Locate every line in the data below that contains the string "wiper", treating uppercase and lowercase as distinct, and copy each such line.
## start Entries shown
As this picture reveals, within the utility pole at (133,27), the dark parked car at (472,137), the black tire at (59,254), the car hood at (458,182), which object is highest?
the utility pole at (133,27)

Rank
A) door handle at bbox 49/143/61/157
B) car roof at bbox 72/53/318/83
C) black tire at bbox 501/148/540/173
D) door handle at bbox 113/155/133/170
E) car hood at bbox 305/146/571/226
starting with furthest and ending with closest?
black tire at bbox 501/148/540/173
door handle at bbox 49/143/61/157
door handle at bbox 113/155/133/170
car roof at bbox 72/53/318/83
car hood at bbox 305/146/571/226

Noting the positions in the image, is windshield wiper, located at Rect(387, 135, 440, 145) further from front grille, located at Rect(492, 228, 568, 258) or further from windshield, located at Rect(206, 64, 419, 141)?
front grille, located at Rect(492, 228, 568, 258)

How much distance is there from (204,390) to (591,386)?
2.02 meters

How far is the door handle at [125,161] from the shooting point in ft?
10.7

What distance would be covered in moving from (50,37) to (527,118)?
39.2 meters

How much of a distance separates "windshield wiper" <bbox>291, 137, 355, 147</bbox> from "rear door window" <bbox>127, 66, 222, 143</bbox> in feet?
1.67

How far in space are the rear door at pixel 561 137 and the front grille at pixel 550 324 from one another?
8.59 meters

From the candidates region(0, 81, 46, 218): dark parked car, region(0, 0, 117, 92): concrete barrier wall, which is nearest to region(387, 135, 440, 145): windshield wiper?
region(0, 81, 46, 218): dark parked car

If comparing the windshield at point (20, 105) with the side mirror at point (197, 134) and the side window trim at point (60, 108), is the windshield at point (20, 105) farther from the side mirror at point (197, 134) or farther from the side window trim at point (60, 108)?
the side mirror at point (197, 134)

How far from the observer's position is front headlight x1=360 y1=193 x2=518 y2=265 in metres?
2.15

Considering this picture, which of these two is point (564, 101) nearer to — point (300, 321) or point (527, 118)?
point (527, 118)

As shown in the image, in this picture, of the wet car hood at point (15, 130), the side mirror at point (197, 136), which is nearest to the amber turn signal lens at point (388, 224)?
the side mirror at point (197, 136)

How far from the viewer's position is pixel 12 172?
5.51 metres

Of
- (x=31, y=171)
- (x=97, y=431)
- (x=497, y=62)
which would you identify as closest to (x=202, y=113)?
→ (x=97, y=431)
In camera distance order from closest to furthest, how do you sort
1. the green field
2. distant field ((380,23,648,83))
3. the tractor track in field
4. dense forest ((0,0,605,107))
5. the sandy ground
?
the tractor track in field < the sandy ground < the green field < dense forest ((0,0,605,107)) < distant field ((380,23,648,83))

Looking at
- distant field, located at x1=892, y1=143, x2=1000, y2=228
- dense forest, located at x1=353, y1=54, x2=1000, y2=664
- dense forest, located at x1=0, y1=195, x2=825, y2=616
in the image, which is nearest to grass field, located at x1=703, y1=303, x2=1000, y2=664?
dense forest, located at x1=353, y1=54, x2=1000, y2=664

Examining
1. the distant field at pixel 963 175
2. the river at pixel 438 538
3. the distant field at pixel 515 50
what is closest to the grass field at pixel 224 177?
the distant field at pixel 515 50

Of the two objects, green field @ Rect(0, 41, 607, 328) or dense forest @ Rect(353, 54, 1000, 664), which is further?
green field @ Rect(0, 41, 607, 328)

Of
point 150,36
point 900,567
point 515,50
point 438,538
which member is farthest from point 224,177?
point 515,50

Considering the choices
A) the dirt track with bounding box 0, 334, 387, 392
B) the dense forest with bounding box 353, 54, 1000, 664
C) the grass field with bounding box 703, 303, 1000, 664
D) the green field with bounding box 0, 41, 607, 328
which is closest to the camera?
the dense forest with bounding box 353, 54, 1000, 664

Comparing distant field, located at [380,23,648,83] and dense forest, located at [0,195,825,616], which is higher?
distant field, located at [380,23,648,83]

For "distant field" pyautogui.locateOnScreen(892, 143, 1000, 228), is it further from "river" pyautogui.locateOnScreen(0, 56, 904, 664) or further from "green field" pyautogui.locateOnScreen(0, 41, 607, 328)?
## end Entries shown
__Output for this exercise__.
Noting the positions in the image, is windshield wiper, located at Rect(387, 135, 440, 145) further from front grille, located at Rect(492, 228, 568, 258) or further from windshield, located at Rect(206, 64, 419, 141)?
How much of a distance separates "windshield wiper" <bbox>291, 137, 355, 147</bbox> from "rear door window" <bbox>127, 66, 222, 143</bbox> in feet?
From the candidates region(0, 81, 46, 218): dark parked car, region(0, 0, 117, 92): concrete barrier wall, which is nearest to region(387, 135, 440, 145): windshield wiper?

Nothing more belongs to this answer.